Page excerpt:
******************************

As politicians mull such questions in the capital, workers across the state are confronting their own dilemmas. Thousands are without jobs and many are tethered to Michigan, unable to sell their homes. The worst affected are those who had high-wage, low-skill jobs. “The bottom has fallen out for the unskilled manufacturing worker,” says Andy Levin, the state’s director of workforce development.

Mr Levin hopes that new skills will give workers a path forward. Michigan’s retraining programme, No Worker Left Behind (NWLB), is the country’s most ambitious, scraping together federal and state money to send workers to school for up to two years. Between August 2007, when NWLB began, and November 2009 the scheme enrolled 108,884 workers in training. Even more are waiting to attend school. Over 16,000 workers were on its waiting list at the end of November. But better skills do not guarantee work. According to the most recent data 48% of those trained in NWLB had found a job; 52% had not. There are over 50 résumés for each job listed in Michigan’s data base.

******************************

Data lines:
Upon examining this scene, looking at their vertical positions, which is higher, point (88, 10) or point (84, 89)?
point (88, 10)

******************************

Work to complete:
a) Answer these questions from the passage on Michigan's workers, one per line:
(i) What position does Andy Levin hold?
(ii) In what month and year did NWLB begin?
(iii) How many workers were on NWLB's waiting list at the end of November?
b) Reproduce the passage on Michigan's workers from "As politicians mull" up to and including "of workforce development.".

Results of the exercise:
a)
(i) He is Michigan's director of workforce development.
(ii) August 2007.
(iii) Over 16,000.

b)
As politicians mull such questions in the capital, workers across the state are confronting their own dilemmas. Thousands are without jobs and many are tethered to Michigan, unable to sell their homes. The worst affected are those who had high-wage, low-skill jobs. “The bottom has fallen out for the unskilled manufacturing worker,” says Andy Levin, the state’s director of workforce development.